Excerpts from a spatial dataset:
━━━━━━━━

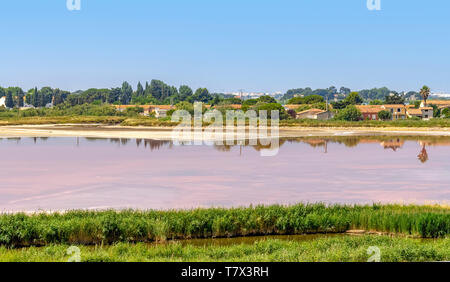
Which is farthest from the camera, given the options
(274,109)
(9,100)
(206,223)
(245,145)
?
(9,100)

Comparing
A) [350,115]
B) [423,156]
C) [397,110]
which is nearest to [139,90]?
[397,110]

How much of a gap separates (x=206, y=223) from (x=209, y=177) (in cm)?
991

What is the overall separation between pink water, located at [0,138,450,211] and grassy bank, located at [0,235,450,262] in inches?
207

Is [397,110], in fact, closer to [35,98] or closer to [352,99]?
[352,99]

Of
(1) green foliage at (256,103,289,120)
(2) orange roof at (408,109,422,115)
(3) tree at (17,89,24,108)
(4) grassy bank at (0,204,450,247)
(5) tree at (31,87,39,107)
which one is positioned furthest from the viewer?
(3) tree at (17,89,24,108)

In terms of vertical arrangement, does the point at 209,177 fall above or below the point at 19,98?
below

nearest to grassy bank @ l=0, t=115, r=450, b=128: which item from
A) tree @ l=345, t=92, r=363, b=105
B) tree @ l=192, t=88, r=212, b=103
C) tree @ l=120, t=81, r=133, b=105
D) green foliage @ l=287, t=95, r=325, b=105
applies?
tree @ l=345, t=92, r=363, b=105

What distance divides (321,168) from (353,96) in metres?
102

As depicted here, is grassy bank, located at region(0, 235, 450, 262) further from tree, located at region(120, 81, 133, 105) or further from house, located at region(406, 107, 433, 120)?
tree, located at region(120, 81, 133, 105)

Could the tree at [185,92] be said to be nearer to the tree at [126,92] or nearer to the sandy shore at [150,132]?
the tree at [126,92]

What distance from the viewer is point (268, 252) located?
11.7 m

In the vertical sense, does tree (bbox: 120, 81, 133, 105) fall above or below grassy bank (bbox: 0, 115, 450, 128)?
above

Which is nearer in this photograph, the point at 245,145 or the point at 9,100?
the point at 245,145

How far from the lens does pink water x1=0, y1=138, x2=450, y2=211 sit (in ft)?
61.0
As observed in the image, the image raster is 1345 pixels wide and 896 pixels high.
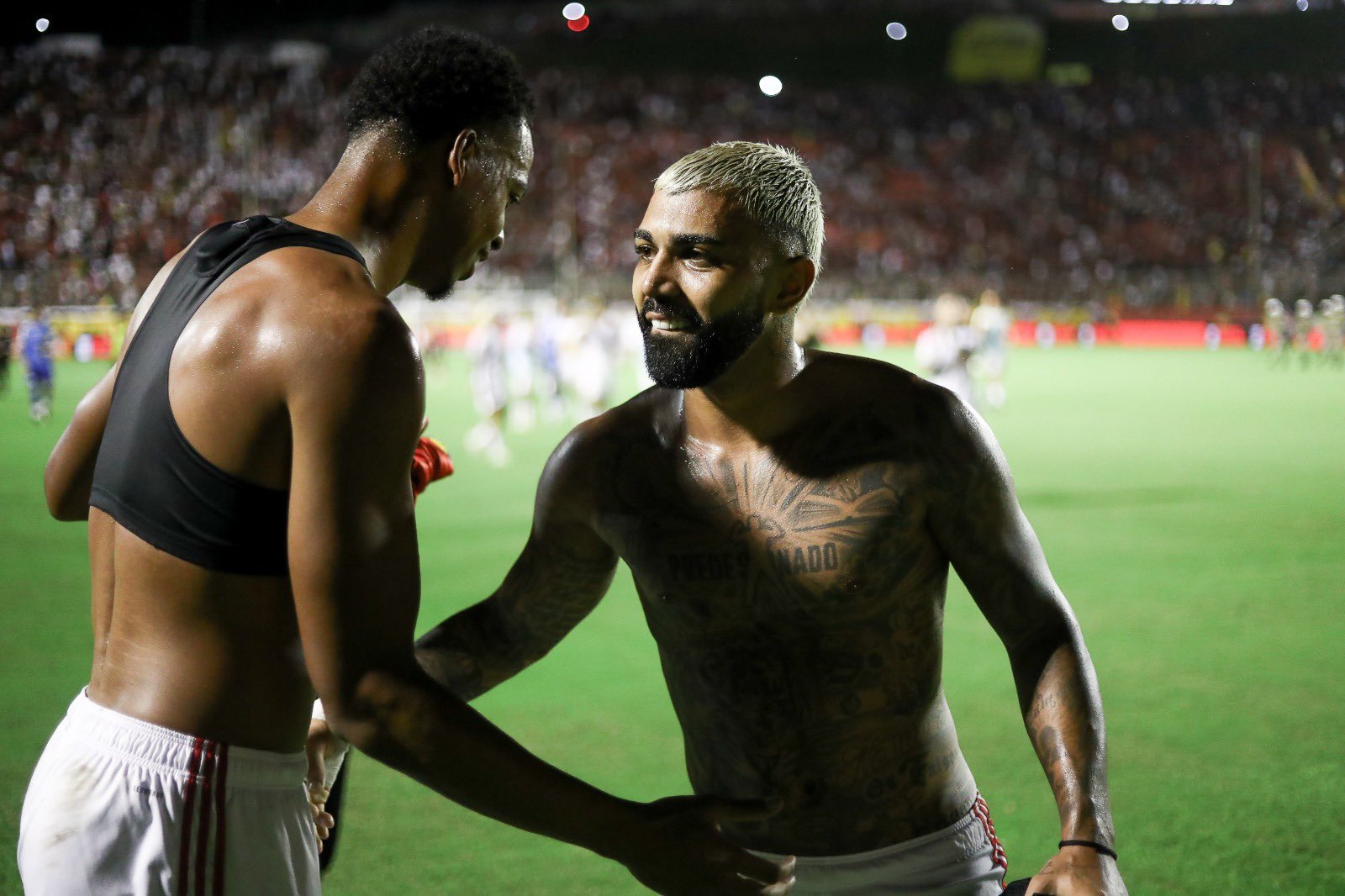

━━━━━━━━

■ Task goal:
Copy out, word for word, the lines of the material from the one containing "Could the tree" through the last line, both ends included. Leave out any pictures.

■ Task result:
Could the tree at [185,92] be said to be nearer to the tree at [126,92] or nearer to the sandy shore at [150,132]?
the tree at [126,92]

What distance from the viewer is point (268, 252) located?
11.7 m

In the vertical sense, does tree (bbox: 120, 81, 133, 105) fall above or below grassy bank (bbox: 0, 115, 450, 128)?
above

Which is nearer in this photograph, the point at 245,145 or the point at 9,100?
the point at 245,145

How far from the lens does pink water x1=0, y1=138, x2=450, y2=211 sit (in ft)?
61.0
As observed in the image, the image raster is 1345 pixels wide and 896 pixels high.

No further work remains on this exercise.